═══ 제공된 발췌문

Image classification 1 & Annotation data efficient learning

Andrew·2021년 3월 8일

[Contents]

1) Image classification 1
2) Annotation data efficient learning

Image classification 1

우리는 오감 중 특히 시각에 의존하여 사물을 바라보고 이해하며 살아가고 있다

동일한 프로세스를 컴퓨터에 적용한 컴퓨터 비전이다

여기에서는 컴퓨터 비전 (CV)의 첫 시간으로 CV에 대해 짧게 소개하고, CV에서 가장 기본적인 task, image clasiification을 소개한다

Image Classification은 사진이 주어졌을 때 특정 카테고리로 분류하는 task이다

이번에는 먼저 기존의 머신러닝과 구분되는 딥러닝을 사용한 Image classification의 특징에 대해서 배운다

다음으로 대표적인 CNN 모델인 AlexNet을 배우고 이에 대한 실습을 진행한다

끝으로 가장 유명한 classification 모델 중 하나인 VGGNet에 대해 배운다

Course overview

Why is visual perception important?

Artificial Intelligence (AI)?
- 사람의 지능을 computer system으로 구현 하는 것
- 지능 : 인지능력, 지각능력, 기억과 이해 및 사고 능력까지 포함
Perception to system (지각능력)
- 시스템에서 입력과 출력 데이터에 관련된 것
- As humans grow, we learn about the world by interacting with it
- We gather informative signals from multi-modal association
- Developing machine perception is still an open research area
시각지각 능력이 가장 중요하다
- 왜냐하면 다른 오감에 비해서 압도적으로 시각에 많이 의지해서 살아가기 때문이다

What is computer vision?

══════
═══ 제시된 기록

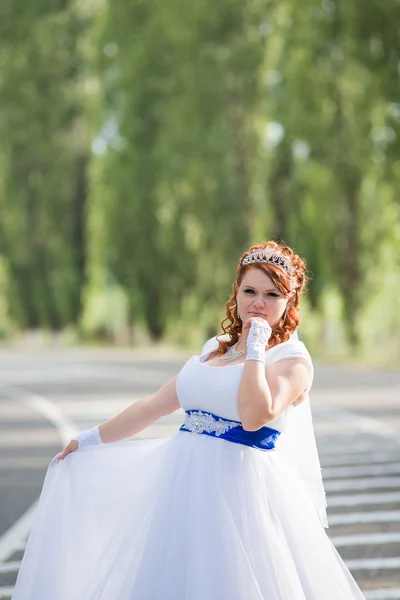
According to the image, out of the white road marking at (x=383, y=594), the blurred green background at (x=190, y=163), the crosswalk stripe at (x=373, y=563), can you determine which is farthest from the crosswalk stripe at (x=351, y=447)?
the blurred green background at (x=190, y=163)

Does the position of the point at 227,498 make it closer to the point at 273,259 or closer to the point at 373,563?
the point at 273,259

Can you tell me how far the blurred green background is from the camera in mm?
30609

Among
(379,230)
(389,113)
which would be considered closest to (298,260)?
(389,113)

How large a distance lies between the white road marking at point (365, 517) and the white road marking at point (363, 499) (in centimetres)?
41

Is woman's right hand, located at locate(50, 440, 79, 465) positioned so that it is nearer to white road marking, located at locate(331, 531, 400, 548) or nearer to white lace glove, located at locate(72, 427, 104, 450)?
white lace glove, located at locate(72, 427, 104, 450)

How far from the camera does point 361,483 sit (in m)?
10.6

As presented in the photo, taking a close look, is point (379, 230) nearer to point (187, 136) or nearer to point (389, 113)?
point (389, 113)

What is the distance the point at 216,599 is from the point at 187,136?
32.9 meters

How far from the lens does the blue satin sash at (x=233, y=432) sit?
4492mm

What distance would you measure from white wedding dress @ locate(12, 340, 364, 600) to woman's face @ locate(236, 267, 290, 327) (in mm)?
115

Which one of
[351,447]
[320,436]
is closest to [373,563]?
[351,447]

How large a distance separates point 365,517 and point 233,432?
15.5 feet

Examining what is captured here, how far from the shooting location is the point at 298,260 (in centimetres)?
472

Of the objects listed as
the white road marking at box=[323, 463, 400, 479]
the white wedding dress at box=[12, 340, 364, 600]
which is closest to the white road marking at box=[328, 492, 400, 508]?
the white road marking at box=[323, 463, 400, 479]
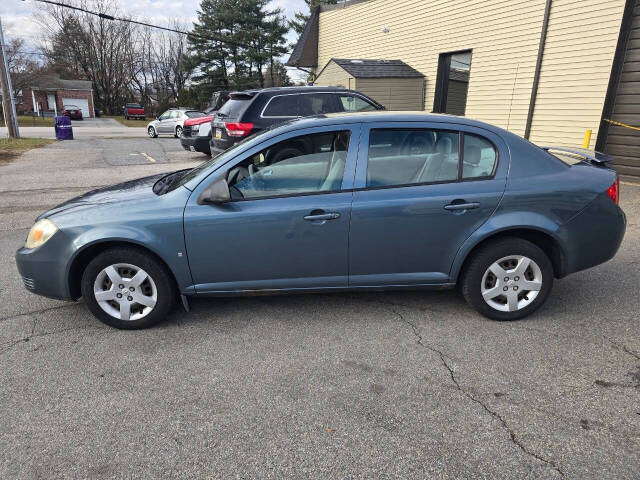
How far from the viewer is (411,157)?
3.41m

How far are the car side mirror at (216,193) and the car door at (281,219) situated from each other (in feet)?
0.21

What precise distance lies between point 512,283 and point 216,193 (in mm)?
2361

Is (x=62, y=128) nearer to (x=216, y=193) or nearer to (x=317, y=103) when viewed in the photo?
(x=317, y=103)

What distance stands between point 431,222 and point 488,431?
1495 mm

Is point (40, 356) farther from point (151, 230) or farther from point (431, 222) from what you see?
point (431, 222)

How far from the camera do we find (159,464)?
2174 millimetres

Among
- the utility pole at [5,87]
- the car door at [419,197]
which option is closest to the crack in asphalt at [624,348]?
the car door at [419,197]

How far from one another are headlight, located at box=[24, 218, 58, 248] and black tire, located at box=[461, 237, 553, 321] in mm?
3167

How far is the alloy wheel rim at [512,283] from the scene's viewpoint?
3422 mm

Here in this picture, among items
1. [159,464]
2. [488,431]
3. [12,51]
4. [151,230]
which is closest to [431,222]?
[488,431]

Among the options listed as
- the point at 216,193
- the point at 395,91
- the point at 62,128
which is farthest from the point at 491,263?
the point at 62,128

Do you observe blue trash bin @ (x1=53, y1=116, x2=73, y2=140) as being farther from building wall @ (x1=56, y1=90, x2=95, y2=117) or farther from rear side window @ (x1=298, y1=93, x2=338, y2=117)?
building wall @ (x1=56, y1=90, x2=95, y2=117)

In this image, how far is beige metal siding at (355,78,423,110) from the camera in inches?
552

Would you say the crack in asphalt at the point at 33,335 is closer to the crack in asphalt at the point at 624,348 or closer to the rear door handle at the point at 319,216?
the rear door handle at the point at 319,216
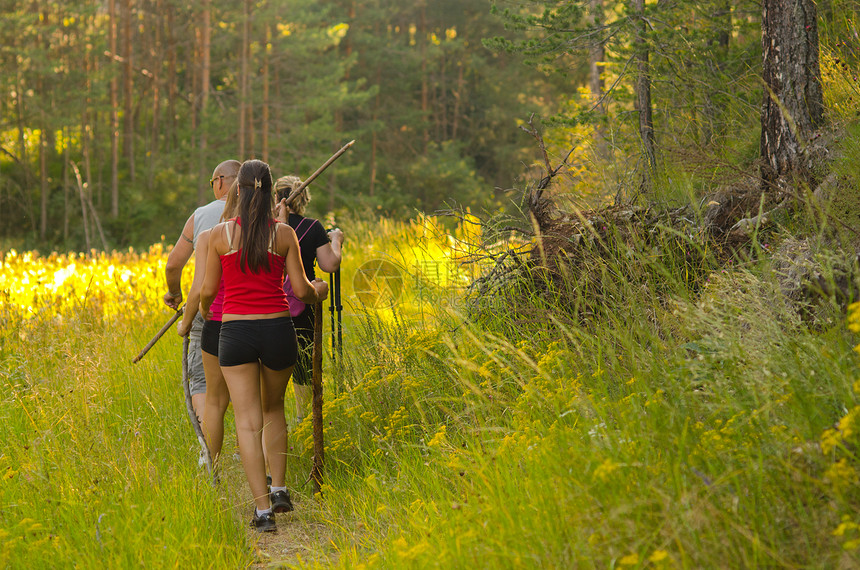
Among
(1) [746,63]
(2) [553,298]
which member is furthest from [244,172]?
(1) [746,63]

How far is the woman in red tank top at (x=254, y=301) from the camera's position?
4.19m

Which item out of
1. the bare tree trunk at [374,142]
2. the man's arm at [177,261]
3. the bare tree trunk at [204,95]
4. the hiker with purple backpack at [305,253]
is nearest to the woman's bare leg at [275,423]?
the hiker with purple backpack at [305,253]

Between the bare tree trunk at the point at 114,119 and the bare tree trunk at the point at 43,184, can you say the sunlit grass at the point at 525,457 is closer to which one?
the bare tree trunk at the point at 114,119

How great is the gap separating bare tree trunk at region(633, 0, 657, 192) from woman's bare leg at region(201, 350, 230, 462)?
389cm

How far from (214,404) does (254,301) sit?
3.12 feet

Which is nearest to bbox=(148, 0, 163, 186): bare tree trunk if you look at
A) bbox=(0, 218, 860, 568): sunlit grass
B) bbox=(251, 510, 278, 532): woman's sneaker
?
bbox=(0, 218, 860, 568): sunlit grass

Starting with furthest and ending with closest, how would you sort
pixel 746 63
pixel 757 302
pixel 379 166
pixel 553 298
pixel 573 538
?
pixel 379 166 → pixel 746 63 → pixel 553 298 → pixel 757 302 → pixel 573 538

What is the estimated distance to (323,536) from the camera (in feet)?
13.5

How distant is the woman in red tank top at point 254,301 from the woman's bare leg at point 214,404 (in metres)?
0.47

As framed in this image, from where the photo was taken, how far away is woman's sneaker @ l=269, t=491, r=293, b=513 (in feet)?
14.4

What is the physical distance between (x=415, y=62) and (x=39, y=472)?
120ft

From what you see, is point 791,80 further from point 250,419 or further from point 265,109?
point 265,109

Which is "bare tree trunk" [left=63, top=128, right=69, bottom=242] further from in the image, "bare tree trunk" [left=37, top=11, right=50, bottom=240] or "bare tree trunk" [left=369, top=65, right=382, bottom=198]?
"bare tree trunk" [left=369, top=65, right=382, bottom=198]

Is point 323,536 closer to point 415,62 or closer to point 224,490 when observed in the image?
point 224,490
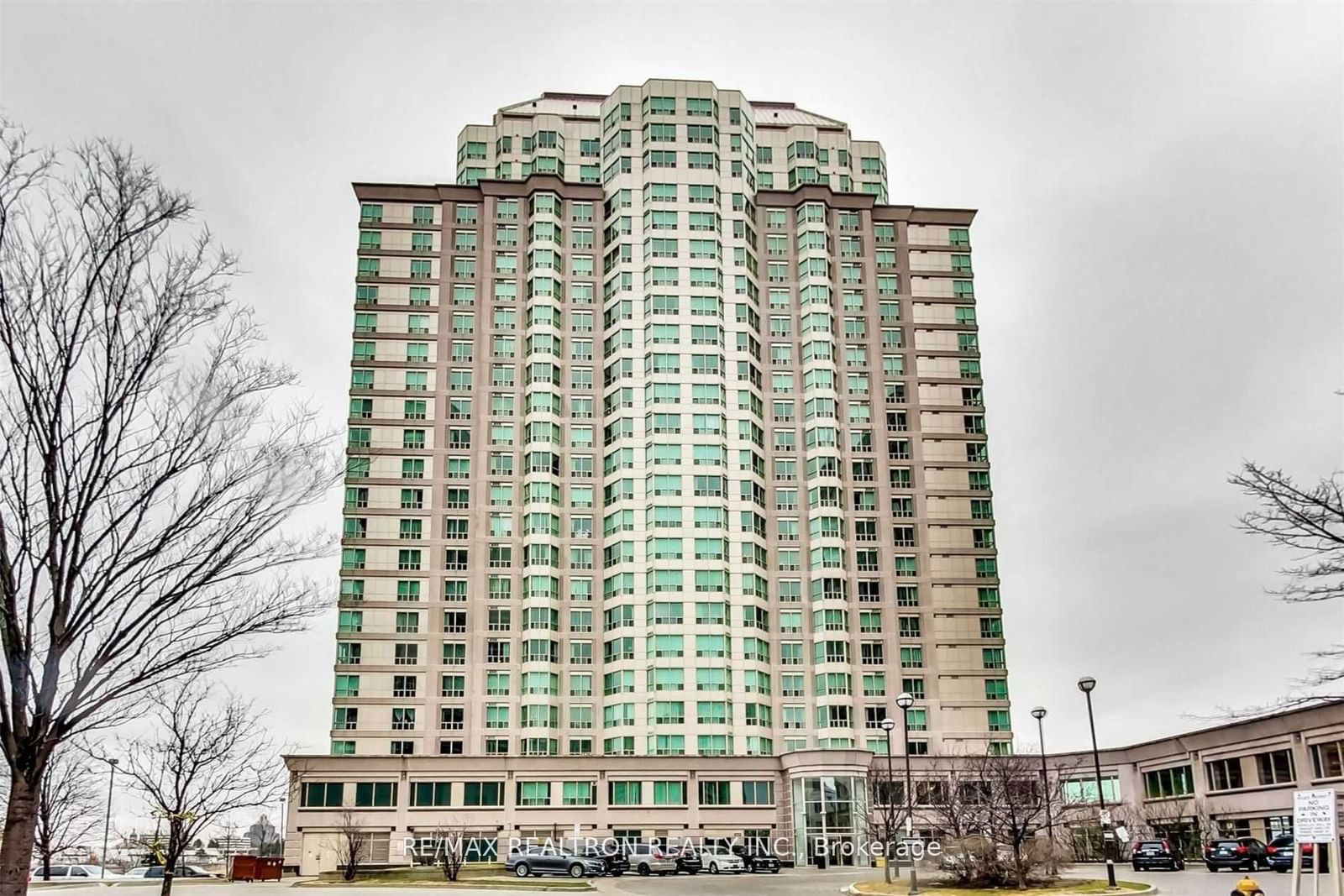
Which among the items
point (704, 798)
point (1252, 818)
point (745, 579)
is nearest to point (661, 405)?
point (745, 579)

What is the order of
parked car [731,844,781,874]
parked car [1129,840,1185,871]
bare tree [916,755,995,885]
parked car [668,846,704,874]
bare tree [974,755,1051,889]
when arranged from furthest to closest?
parked car [731,844,781,874]
parked car [668,846,704,874]
parked car [1129,840,1185,871]
bare tree [916,755,995,885]
bare tree [974,755,1051,889]

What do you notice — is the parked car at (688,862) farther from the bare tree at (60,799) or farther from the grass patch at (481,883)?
the bare tree at (60,799)

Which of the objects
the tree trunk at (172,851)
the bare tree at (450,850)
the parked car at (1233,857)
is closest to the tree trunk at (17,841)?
the tree trunk at (172,851)

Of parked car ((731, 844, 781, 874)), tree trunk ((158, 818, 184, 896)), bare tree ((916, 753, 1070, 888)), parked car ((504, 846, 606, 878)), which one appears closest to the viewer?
tree trunk ((158, 818, 184, 896))

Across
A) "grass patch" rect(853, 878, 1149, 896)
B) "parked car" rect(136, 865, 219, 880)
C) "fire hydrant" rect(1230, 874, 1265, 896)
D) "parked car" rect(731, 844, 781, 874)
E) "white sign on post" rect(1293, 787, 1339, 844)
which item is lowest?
"parked car" rect(731, 844, 781, 874)

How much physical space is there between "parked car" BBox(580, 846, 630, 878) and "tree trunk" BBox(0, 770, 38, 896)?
4838cm

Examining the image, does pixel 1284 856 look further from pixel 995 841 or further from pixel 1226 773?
pixel 1226 773

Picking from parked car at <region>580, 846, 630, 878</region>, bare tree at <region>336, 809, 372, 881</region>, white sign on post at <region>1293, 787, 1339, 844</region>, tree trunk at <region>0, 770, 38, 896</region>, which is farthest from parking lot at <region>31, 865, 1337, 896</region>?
tree trunk at <region>0, 770, 38, 896</region>

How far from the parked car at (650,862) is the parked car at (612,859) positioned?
1.04ft

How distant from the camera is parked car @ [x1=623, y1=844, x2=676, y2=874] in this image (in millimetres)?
63031

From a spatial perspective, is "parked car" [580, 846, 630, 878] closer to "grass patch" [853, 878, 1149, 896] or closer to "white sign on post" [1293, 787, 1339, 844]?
"grass patch" [853, 878, 1149, 896]

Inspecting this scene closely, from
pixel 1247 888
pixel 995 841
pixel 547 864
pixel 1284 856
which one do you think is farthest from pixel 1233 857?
pixel 1247 888

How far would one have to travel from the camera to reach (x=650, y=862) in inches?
2517

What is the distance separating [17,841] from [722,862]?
56.7 meters
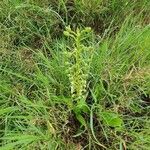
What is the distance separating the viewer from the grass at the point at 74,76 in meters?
1.61

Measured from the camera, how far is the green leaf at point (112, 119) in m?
1.59

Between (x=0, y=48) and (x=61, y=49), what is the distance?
294mm

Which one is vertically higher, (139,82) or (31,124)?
(139,82)

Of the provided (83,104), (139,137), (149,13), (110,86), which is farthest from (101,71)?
(149,13)

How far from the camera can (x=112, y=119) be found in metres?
1.60

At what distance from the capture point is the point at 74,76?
153 centimetres

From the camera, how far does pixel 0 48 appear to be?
6.30 feet

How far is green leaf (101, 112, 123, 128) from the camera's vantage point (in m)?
1.59

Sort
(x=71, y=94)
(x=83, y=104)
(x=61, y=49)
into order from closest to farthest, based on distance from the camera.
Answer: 1. (x=83, y=104)
2. (x=71, y=94)
3. (x=61, y=49)

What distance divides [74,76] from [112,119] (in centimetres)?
24

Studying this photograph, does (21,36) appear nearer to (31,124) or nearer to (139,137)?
(31,124)

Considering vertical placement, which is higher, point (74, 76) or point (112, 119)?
point (74, 76)

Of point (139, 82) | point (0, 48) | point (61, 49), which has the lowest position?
point (0, 48)

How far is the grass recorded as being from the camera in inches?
63.4
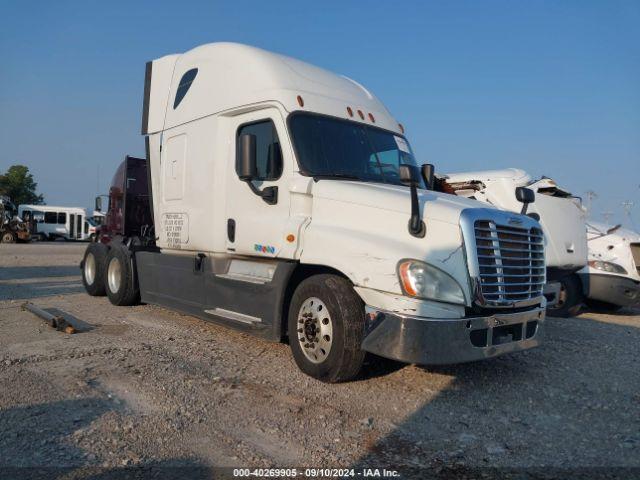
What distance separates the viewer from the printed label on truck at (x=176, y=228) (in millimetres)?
7277

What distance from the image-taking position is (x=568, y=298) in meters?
10.4

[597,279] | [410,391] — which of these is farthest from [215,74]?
[597,279]

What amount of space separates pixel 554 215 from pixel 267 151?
658cm

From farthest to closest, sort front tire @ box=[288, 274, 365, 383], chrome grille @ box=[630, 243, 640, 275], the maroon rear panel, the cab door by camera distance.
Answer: chrome grille @ box=[630, 243, 640, 275], the maroon rear panel, the cab door, front tire @ box=[288, 274, 365, 383]

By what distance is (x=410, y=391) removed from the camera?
5.00 meters

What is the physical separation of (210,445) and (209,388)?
117cm

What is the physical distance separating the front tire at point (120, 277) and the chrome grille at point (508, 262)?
5972 mm

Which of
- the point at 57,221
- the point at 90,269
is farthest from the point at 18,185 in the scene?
the point at 90,269

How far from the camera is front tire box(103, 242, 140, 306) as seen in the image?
28.5ft

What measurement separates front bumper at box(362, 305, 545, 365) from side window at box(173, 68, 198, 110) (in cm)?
452

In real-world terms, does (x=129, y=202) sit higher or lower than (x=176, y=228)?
higher

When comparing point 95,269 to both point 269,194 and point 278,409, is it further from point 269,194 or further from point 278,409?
point 278,409

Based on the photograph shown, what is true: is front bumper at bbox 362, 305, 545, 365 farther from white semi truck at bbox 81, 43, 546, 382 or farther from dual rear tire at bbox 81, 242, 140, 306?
dual rear tire at bbox 81, 242, 140, 306

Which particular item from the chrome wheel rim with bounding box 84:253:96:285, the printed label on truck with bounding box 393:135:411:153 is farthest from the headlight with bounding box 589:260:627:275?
the chrome wheel rim with bounding box 84:253:96:285
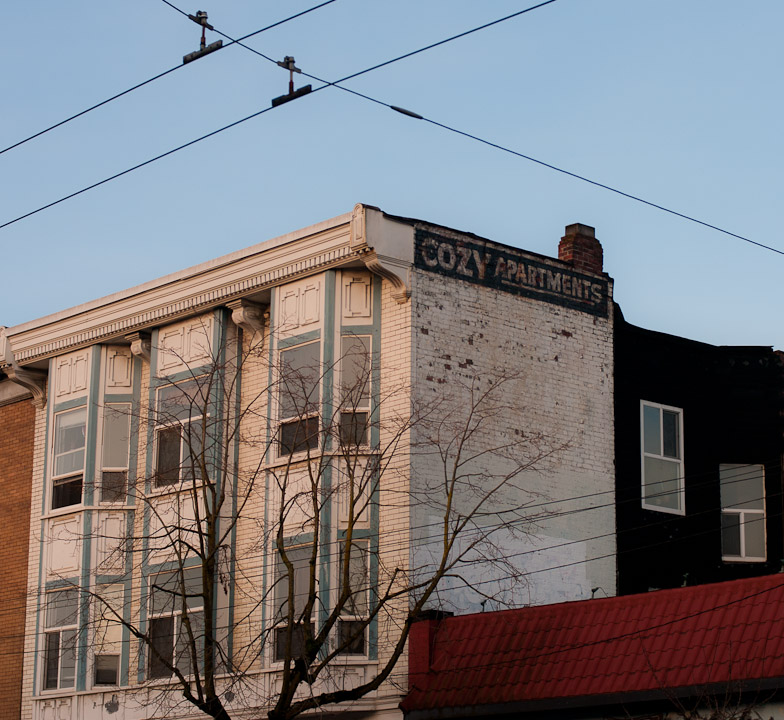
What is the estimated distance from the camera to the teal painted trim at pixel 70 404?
94.9 feet

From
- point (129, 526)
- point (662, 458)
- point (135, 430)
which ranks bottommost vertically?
point (129, 526)

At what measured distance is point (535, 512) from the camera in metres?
24.6

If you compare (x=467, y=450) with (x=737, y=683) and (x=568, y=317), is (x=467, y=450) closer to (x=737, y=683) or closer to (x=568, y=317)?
(x=568, y=317)

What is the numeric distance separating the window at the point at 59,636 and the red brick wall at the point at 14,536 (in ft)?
4.10

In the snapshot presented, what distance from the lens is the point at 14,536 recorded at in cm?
3088

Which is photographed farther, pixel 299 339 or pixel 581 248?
pixel 581 248

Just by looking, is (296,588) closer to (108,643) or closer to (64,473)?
(108,643)

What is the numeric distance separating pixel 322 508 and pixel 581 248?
745 cm

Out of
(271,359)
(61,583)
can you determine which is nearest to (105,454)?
(61,583)

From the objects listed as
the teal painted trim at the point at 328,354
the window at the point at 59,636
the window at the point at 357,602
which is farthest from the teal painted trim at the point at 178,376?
the window at the point at 357,602

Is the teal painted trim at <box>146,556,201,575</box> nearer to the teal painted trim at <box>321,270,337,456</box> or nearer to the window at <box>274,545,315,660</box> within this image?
the window at <box>274,545,315,660</box>

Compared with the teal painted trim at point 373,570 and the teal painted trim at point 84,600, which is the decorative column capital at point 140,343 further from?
the teal painted trim at point 373,570

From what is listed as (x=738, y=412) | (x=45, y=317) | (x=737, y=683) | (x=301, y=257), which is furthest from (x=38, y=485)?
(x=737, y=683)

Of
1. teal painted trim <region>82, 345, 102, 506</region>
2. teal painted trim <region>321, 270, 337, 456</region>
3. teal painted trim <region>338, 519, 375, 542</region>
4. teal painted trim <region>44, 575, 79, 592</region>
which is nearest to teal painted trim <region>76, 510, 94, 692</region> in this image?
teal painted trim <region>82, 345, 102, 506</region>
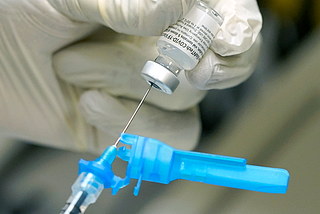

══════

* 작업 안내 *
a) 발췌문에서 "이번에는 먼저 기존의"부터 "to system (지각능력)"까지, 끝부분도 포함해서 한 글자도 바꾸지 말고 다시 타이핑하세요.
b) 발췌문에서 "Perception to system (지각능력)" 바로 아래에 달린 항목을 하나도 빠짐없이 적어 주세요.

* 최종 결과 *
a)
이번에는 먼저 기존의 머신러닝과 구분되는 딥러닝을 사용한 Image classification의 특징에 대해서 배운다

다음으로 대표적인 CNN 모델인 AlexNet을 배우고 이에 대한 실습을 진행한다

끝으로 가장 유명한 classification 모델 중 하나인 VGGNet에 대해 배운다

Course overview

Why is visual perception important?

Artificial Intelligence (AI)?
- 사람의 지능을 computer system으로 구현 하는 것
- 지능 : 인지능력, 지각능력, 기억과 이해 및 사고 능력까지 포함
Perception to system (지각능력)

b)
- 시스템에서 입력과 출력 데이터에 관련된 것
- As humans grow, we learn about the world by interacting with it
- We gather informative signals from multi-modal association
- Developing machine perception is still an open research area